Please rewrite only the part of the data that opens with the line containing "At what depth" and runs through the end of the data, including that first line, and shift every number in the answers (coordinates and distance values alike) up by 26 while keeping all other lines the same.
------ Record set
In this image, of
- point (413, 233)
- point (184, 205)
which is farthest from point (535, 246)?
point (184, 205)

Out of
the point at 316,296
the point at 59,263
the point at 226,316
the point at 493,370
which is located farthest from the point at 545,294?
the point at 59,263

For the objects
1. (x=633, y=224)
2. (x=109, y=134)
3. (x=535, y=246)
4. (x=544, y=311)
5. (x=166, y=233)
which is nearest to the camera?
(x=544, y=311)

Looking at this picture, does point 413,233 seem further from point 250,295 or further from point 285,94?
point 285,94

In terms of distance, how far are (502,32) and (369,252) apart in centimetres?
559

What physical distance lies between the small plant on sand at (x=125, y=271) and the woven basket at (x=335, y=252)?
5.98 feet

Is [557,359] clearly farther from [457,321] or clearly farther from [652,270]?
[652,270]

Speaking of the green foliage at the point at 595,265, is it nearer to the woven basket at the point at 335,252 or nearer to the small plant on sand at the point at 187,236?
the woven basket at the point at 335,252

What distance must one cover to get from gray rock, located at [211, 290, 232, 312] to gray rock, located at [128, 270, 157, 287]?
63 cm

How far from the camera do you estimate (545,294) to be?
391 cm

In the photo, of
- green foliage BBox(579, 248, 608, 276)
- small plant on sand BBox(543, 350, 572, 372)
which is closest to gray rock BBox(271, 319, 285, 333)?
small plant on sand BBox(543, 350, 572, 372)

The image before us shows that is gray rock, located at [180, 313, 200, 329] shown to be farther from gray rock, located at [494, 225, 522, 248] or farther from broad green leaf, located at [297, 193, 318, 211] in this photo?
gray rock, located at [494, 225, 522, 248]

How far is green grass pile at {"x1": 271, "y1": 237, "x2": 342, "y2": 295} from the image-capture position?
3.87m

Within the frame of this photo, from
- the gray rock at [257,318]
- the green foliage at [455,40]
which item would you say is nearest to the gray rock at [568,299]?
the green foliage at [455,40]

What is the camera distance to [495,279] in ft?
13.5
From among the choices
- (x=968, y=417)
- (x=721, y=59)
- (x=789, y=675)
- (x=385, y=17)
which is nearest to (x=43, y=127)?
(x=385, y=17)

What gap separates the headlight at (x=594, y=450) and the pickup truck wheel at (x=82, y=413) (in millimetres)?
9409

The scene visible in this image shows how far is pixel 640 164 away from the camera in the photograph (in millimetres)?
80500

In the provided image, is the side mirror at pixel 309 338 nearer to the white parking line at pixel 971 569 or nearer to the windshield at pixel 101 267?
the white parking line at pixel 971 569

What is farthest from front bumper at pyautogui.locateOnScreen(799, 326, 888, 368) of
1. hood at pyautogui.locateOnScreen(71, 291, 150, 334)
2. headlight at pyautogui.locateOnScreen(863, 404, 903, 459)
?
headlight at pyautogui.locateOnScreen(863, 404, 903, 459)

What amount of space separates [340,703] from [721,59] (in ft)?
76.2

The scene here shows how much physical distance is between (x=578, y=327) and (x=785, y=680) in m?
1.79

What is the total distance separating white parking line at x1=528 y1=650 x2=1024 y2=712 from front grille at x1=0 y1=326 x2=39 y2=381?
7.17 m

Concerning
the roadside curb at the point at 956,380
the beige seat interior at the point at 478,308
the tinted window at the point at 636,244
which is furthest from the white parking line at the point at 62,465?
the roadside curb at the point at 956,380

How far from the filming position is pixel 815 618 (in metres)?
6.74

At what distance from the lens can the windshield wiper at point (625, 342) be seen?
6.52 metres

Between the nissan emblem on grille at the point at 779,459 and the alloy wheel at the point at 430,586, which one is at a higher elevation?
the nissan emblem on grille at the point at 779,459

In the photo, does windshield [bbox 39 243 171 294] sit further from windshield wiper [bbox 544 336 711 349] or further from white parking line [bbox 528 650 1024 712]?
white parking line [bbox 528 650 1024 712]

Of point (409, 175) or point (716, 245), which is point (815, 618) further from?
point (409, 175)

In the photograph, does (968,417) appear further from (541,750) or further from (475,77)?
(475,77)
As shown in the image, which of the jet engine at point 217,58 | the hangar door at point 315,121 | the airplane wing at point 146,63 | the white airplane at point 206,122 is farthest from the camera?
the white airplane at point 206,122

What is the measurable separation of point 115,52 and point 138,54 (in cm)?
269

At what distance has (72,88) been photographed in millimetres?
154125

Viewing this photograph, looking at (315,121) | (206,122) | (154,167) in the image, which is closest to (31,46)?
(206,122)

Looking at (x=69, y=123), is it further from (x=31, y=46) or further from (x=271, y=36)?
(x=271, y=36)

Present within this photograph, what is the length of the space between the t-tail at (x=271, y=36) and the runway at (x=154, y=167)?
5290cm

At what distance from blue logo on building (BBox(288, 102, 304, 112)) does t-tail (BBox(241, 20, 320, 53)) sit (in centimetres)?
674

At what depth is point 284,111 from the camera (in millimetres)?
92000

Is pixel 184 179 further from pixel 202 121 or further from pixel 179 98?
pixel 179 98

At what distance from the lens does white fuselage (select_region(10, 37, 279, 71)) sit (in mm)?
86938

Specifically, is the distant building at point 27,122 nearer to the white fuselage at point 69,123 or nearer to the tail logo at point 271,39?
------------
» **Answer to this problem**:
At what depth is point 284,111 from the camera (in millimetres)?
92026

Is pixel 184 179 further from pixel 202 121 or further from pixel 179 98?
pixel 205 124

At what distance from the lens does white fuselage (select_region(10, 37, 279, 71)) sit (in mm)?
86964

Specifically, is the distant building at point 27,122 nearer to the white fuselage at point 69,123 or nearer to the tail logo at point 271,39?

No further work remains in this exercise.